Flynt Leverett and Hillary Mann Leverett tackle not only U.S. policy toward Iran but the broader context of Middle East policy with a systematic analytical perspective informed by personal experience, as well as very extensive documentation.

More importantly, however, their exposé required a degree of courage that may be unparalleled in the writing of former U.S. national security officials about issues on which they worked. They have chosen not just to criticise U.S. policy toward Iran but to analyse that policy as a problem of U.S. hegemony.

Their national security state credentials are impeccable. They both served at different times as senior coordinators dealing with Iran on the National Security Council Staff, and Hillary Mann Leverett was one of the few U.S. officials who have been authorised to negotiate with Iranian officials.

Both wrote memoranda in 2003 urging the George W. Bush administration to take the Iranian “roadmap” proposal for bilateral negotiations seriously but found policymakers either uninterested or powerless to influence the decision. Hillary Mann Leverett even has a connection with the powerful American Israel Public Affairs Committee (AIPAC), having interned with that lobby group as a youth.

After leaving the U.S. government in disagreement with U.S. policy toward Iran, the Leveretts did not follow the normal pattern of settling into the jobs where they would support the broad outlines of the U.S. role in world politics in return for comfortable incomes and continued access to power.

Instead, they have chosen to take a firm stand in opposition to U.S. policy toward Iran, criticising the policy of the Barack Obama administration as far more aggressive than is generally recognised. They went even farther, however, contesting the consensus view in Washington among policy wonks, news media and Iran human rights activists that President Mahmoud Ahmadinejad’s election in June 2009 was fraudulent.

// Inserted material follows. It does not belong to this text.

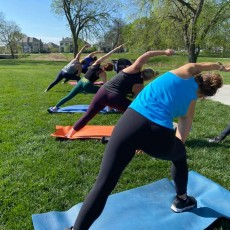 Things to do in Olathe, KS for Kids: Fit for Summer Workout, fabMama KC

The Leveretts’ uncompromising posture toward the policymaking system and those outside the government who support U.S. policy has made them extremely unpopular in Washington foreign policy elite circles. After talking to some of their antagonists, The New Republic even passed on the rumor that the Leveretts had become shills for oil companies and others who wanted to do business with Iran.

The problem for the establishment, however, is that they turned out to be immune to the blandishments that normally keep former officials either safely supportive or quiet on national security issues that call for heated debate.

In “Going to Tehran”, the Leveretts elaborate on the contrarian analysis they have been making on their blog (formerly “The Race for Iran” and now “Going to Tehran”) They take to task those supporting U.S. systematic pressures on Iran for substituting wishful thinking that most Iranians long for secular democracy, and offer a hard analysis of the history of the Iranian revolution.

In an analysis of the roots of the legitimacy of the Islamic regime, they point to evidence that the single most important factor that swept the Khomeini movement into power in 1979 was “the Shah’s indifference to the religious sensibilities of Iranians”. That point, which conflicts with just about everything that has appeared in the mass media on Iran for decades, certainly has far-reaching analytical significance.

The Leveretts’ 56-page review of the evidence regarding the legitimacy of the 2009 election emphasises polls done by U.S.-based Terror Free Tomorrow and World Public Opinon and Canadian-based Globe Scan and 10 surveys by the University of Tehran. All of the polls were consistent with one another and with official election data on both a wide margin of victory by Ahmadinejad and turnout rates.